We all want lots of people to visit our webpages - to read good advice, buy our stuff, whatever. To do that they have to find them, and that means Search Engines.
One parameter that Search Engines go by is Links. If lots of people are linking that means they found what they wanted so most likely other people will find that link useful too. Of course they might be saying "I just found this horrible webpage" but let's ignore that one.
So let's suppose you are a conartist, a quack, a fraud, whatever - you are offering something that isn't legit. Your website looks good, you put in all the right phrases like "morphic resonance", "quantum orbs" and "100% natural organic", now you want more traffic. Here's one way - add some pages that aren't nonsense, just general good advice like "eat more vegetables". You don't have to research this stuff yourself you just use someone else's work, with pictures and a video if possible, and maybe put "Source" at the bottom. Like this:
http://news.msn.com/science-technology/
I'm using MSN as a template example.
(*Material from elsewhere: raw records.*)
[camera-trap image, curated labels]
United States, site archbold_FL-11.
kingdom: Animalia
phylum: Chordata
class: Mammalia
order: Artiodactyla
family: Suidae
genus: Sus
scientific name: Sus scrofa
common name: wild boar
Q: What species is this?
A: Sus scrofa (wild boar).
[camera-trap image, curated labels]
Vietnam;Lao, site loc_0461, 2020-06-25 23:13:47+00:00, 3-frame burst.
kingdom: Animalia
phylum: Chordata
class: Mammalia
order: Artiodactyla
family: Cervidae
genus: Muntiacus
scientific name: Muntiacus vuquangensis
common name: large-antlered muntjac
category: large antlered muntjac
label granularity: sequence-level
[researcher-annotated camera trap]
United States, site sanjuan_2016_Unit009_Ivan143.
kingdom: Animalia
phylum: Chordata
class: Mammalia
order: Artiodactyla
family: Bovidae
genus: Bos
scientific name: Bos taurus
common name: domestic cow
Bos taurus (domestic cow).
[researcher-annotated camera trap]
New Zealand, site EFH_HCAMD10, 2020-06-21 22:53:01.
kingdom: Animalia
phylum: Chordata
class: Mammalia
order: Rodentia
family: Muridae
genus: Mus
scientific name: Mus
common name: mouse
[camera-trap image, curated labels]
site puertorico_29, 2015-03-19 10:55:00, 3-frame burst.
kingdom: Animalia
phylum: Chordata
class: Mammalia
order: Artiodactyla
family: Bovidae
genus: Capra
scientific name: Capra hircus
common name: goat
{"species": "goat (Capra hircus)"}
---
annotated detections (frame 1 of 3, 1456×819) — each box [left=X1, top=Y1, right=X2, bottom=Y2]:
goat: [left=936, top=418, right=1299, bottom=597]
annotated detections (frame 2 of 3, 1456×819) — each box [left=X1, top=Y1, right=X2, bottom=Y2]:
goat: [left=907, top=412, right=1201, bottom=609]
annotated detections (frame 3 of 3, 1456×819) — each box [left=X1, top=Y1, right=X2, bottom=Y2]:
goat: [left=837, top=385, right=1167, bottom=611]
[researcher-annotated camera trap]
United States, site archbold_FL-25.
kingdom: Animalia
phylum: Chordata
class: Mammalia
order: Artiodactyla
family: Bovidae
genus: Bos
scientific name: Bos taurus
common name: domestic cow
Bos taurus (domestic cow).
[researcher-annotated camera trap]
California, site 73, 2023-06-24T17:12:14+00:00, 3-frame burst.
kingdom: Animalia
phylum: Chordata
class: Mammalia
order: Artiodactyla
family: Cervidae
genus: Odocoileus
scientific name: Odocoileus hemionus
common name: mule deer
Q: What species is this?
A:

Look carefully and you'll see that the articles come from news agencies or are writeups of information from elsewhere. MSN staff are reporters not scientists, which is fine and good because that's their job. Nevertheless it's always sensible to check the Source out as reporters can slant stories, oversimplify them or simply make errors.
So, I want to find news about Vegetables, I do my Google Search, find what looks to be (and actually is) a rational article and post a link to it. What's the harm in that?
The article was on the quacks-r-us.org website. By linking to it I just helped Dr Evil PhD(Arkham) with his evil plan to stop people vaccinating their kids and buy his homeopathic bottles of magic water instead. OMG. I just killed someone's child!
Now I'm not going to be fooled by Dr Evil and nor (I hope) are you, but those links help more gullible people than us find him. Please don't do it - use reputable Sources for your good advice.